Chaouki Choukini: Corpus

2 min read

Publisher: Kaph Books
Publication date: 2019

Price: $45.00
Canvas rating: *****

Corpus is an unusual take on the works of Lebanese sculptor Chaouki Choukini by art critic Kevin Jones. Coupled with evocative poems by Salah Stétié, the insightful prose tugs at the threads of Choukini’s invisibility in The art world – a disappearance at odds with his relentless output for the past 50-odd years. Part-short story part lyrical essay, with a parallel non-linear sequence of images and sketches, grouped thematically rather than chronologically, it steers away from strict biography. The meandering form expands on the idea of corpus, signifying both a body corps. Despite the consistency in Choukini’s medium, his works have evolved from early figuration at the largely traditional École nationale supérieure des beaux-arts to a complicated perspective of hybrid structures that marry horizontal, vertical and lateral front-to-back planes. In this expanded

dimensionality of mass versus crevice, the artist’s body is always implicit. Monumental but on a human scale, the artist’s signature mechanical-looking contraptions are marked more by a static suspension than movement. Jones presents these works as greater than the sum of their parts, matching the artist’s whole-body techniques with equally muscular descriptions.
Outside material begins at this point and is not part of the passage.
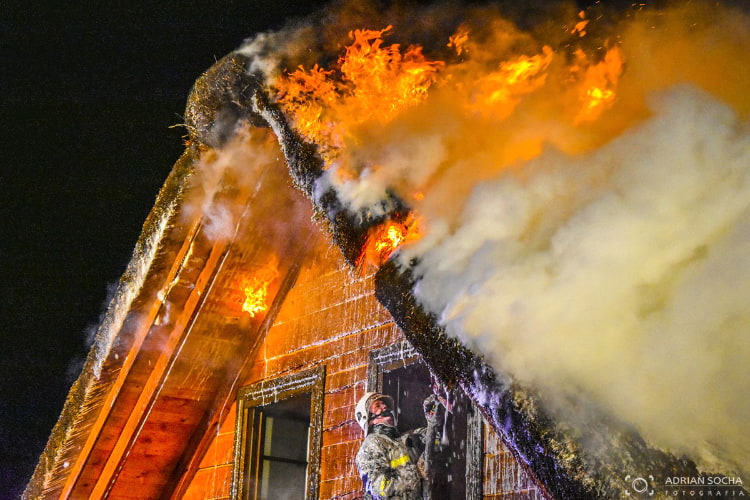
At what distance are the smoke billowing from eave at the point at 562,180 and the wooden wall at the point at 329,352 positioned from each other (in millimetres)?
1491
While many are totemic or in precarious balance, others become stratified plateaus, defunct musical instruments or the oblique objects of a cabinet of curiosities. Corpus is a decidedly powerful gesture in rendering visibility to what a largely unknown, idiosyncratic sculptor sees. As Jones states, “The sculptor constantly disrupts our notion of foreground and background, almost antagonizing our sensitivity to fathom what is in front us, and what he wants to bleed in from the distance.”